The general architecture we envision for online performance observation is shown in Figure 1. The online nature is determined by the ability to access the performance data during execution and make it available to analysis and visualization tools, which are typically external. Additionally, performance interacton is made possible through a performnace control path back into the parallel system and software. Here, instrumentation and measurement mechanisms may be changed at runtime.
How performance data is accessed is an important factor for online operation. Different access models are possible with respect to the general architecture. A Push model acts as a producer/consumer style of access and data transfer. The application decides when, what, and how much data to send. It can do so in several ways, such as through files or direct communication. The external analysis tools are consumers of the performance data, and its availability can be signalled passively or actively. In contrast, a Pull model acts as a client/server style of access and transfer. Here, the application is a performance data server, and the external analysis tool decides when to make requests. Of course, doing so requires a two-way communication mechanism directly with the application or some form of performance control component. Combined Push/Pull models are also possible.

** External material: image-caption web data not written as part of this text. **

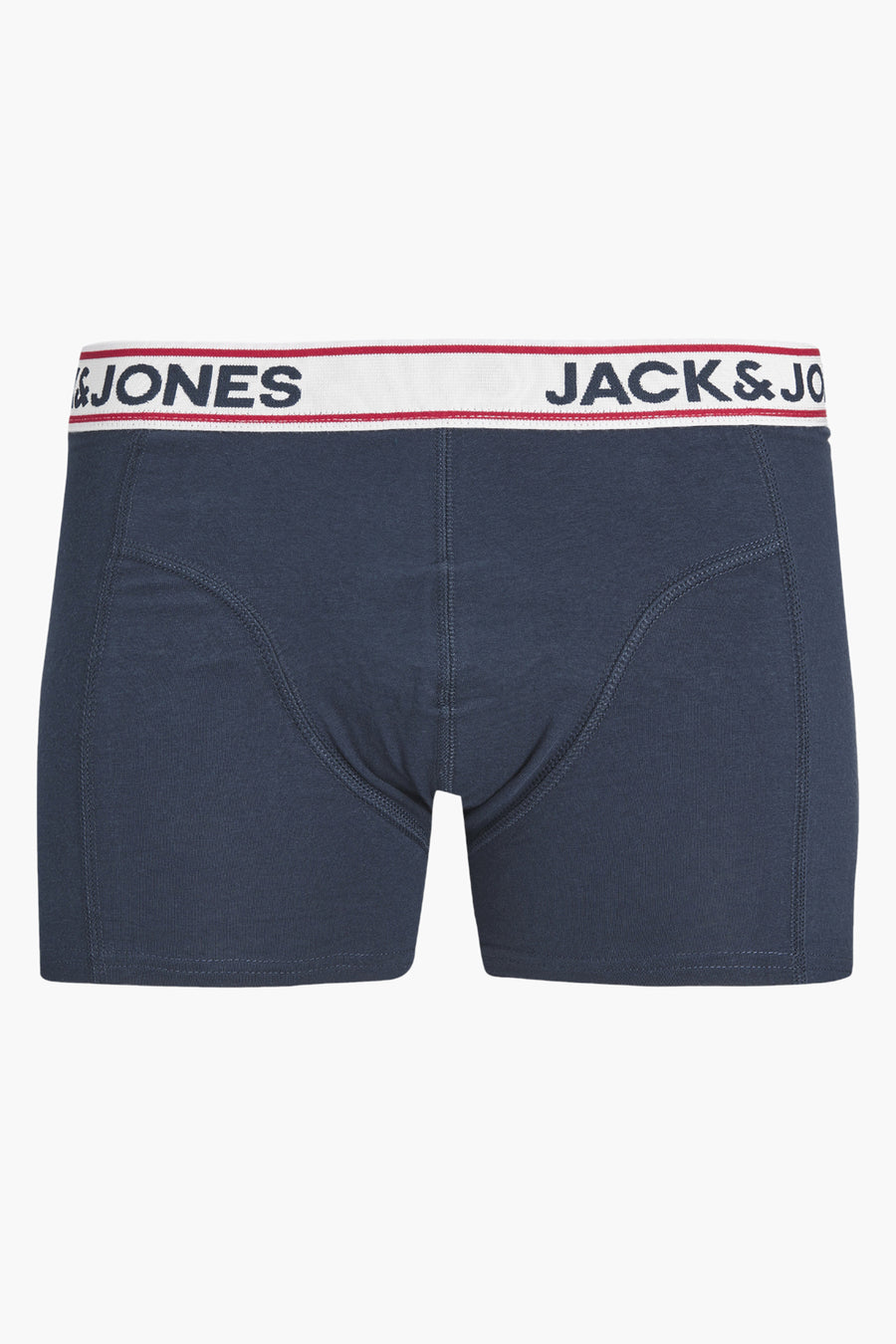 Boxershort Blauw - ACCESSORIES BY JACK & JONES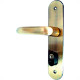 Stam Fechadura Flo 804/11 - Ext Stam Fechadura Flo 804/11 - Ext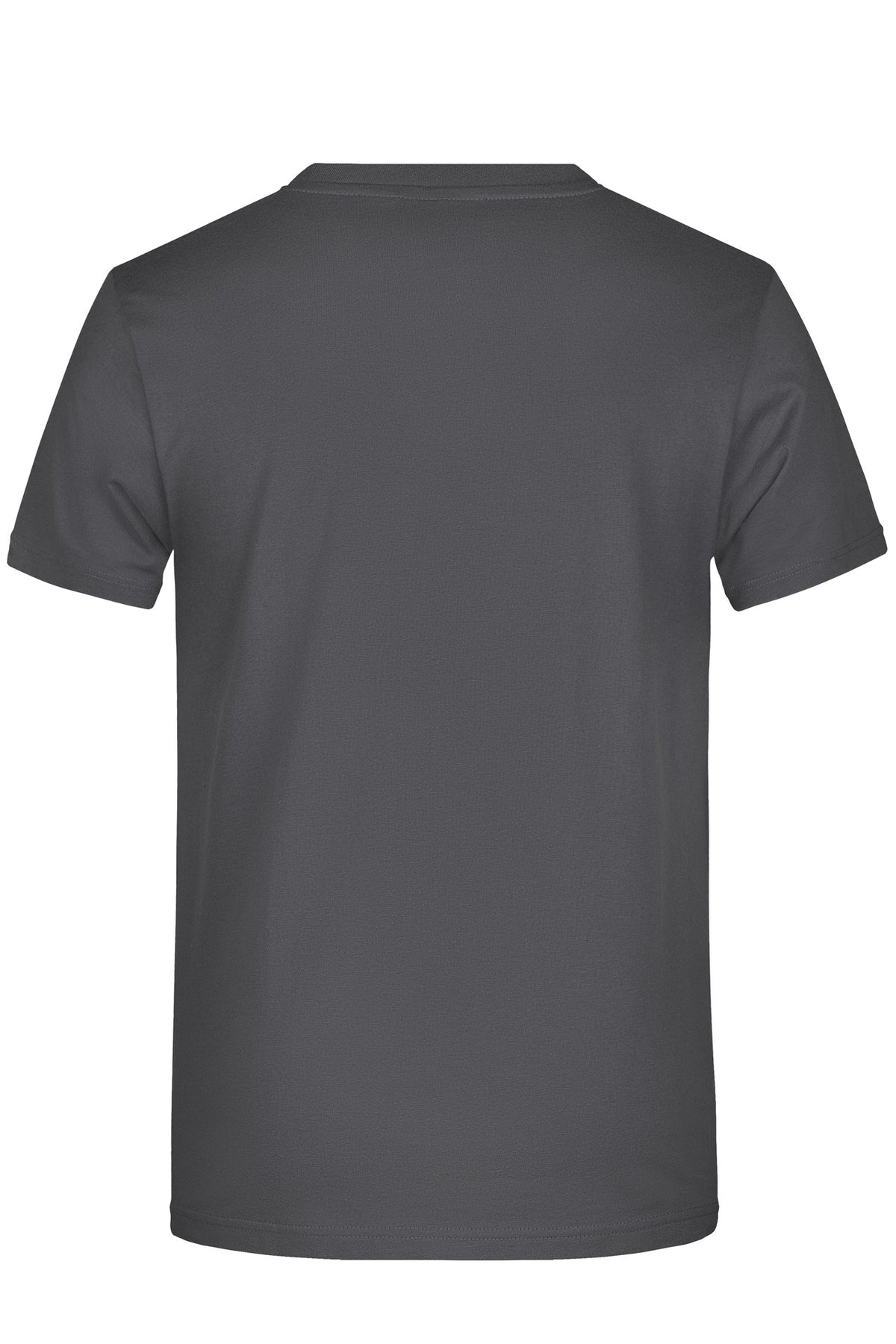 Vorteilsset T-Shirt (ab 5 Stück) – individuell mit Ihrem Logo veredelt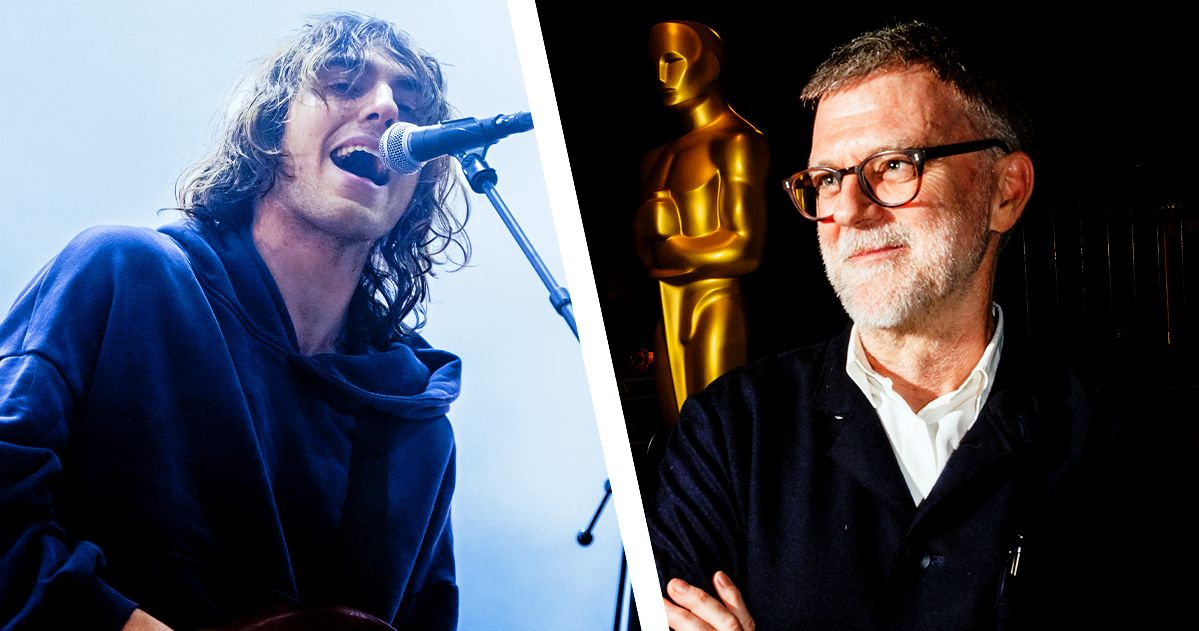 Paul Thomas Anderson Is Making Cameron Winter a Star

Online profiling requires performance profile data, distributed across the parallel application in thread (process) memory, to be gathered and delivered to the profile analysis tool. Profiling typically involves stateful runtime analysis that may or may not be consistent at the time the access is requested. To obtain valid profile data, it may be necessary to update execution state (e.g., callstack information) or make certain assumptions about operation completion (e.g., to obtain communication statistics). Assuming this is possible, online profiling will then produce a sequence of profile samples allowing interval-based and multi-sample performance analysis. The delay for profile collection will set a lower bound on interval frequency. This delay is expected to increase with greater parallelism.
Similarly, online tracing requires the gathering and merging of trace buffers distributed across the parallel application. The buffers may be flushed afterwards, thereby allowing only the last trace records since the last flush to be read. Such interval tracing may require ``ghost events'' to be generated before first event and after the last event to make the trace data consistent. If the tracing system dynamically registers event identifiers per execution thread, it will be necessary to make these identifiers uniform before analysis. (Static schemes do not have this problem, but require instead that all possible events be defined beforehand.)